Der Chef der Schweizerischen Post AG, Roberto Cirillo, hat in einem Chat bei www.20min.ch Leserfragen beantwortet. Ein Nutzer wollte wissen, ob die A-Post bald abgeschafft wird.

Schweizer können Briefe als schnelle, teure A-Post versenden oder preiswerter, langsamer als B-Post. Roberto Cirillo antwortet einerseits, dass die A-Post nicht abgeschafft wird. Andererseits hält er es für "sehr unwahrscheinlich", dass Kunden in Zukunft weiterhin A- und B-Post verschicken wollen.

Spekulativ ist denkbar, dass bei sinkenden Sendungsmengen ausreichend Kapazitäten frei werden, um alle Briefe als A-Post zu befördern. Die langsame B-Post könnte eingestellt werden. Cirillo sagt dazu nichts, sondern sieht den Bundesrat in der Verantwortung. Er soll ggf. "das Mandat über die Grundversorgung" ändern. Damit sind die Vorgaben zur Liefergeschwindigkeit gemeint. Derzeit muss A-Post zu 97 Prozent am Folgetag zugestellt werden, bei B-Post zwei bis drei Tage später.
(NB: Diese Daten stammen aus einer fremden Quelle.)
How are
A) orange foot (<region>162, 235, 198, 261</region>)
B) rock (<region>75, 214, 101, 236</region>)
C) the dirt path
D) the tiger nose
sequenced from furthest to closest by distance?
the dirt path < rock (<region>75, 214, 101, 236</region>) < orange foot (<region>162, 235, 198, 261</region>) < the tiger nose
Lieferengpässe bei Briefkästen

Die Märkische Oderzeitung berichtete kürzlich über Briefkästen, in die keine 5cm dicken Maxibriefe eingeworfen werden können. Durch den Schlitz passen nur Sendungen bis 4,8cm Dicke.

Die Pressestelle der Deutschen Post sagte der Zeitung, dass Standbriefkästen genormte Einwurfschlitze von 50mm Höhe und 370mm Breite haben. Ein Betriebstechniker werde dies vor Ort prüfen und "ggf. perspektivisch" einen Austausch der Kästen veranlassen. Allerdings gebe es Lieferschwierigkeiten beim Briefkasten-Hersteller.

Laut Augsburger Allgemeine ist die Castro GmbH seit 2015 einziger deutscher Hersteller sogenannter Säulenbriefkästen vom Typ EBZ. Auf castro-online.com werden die Briefkästen jedoch kaum erwähnt.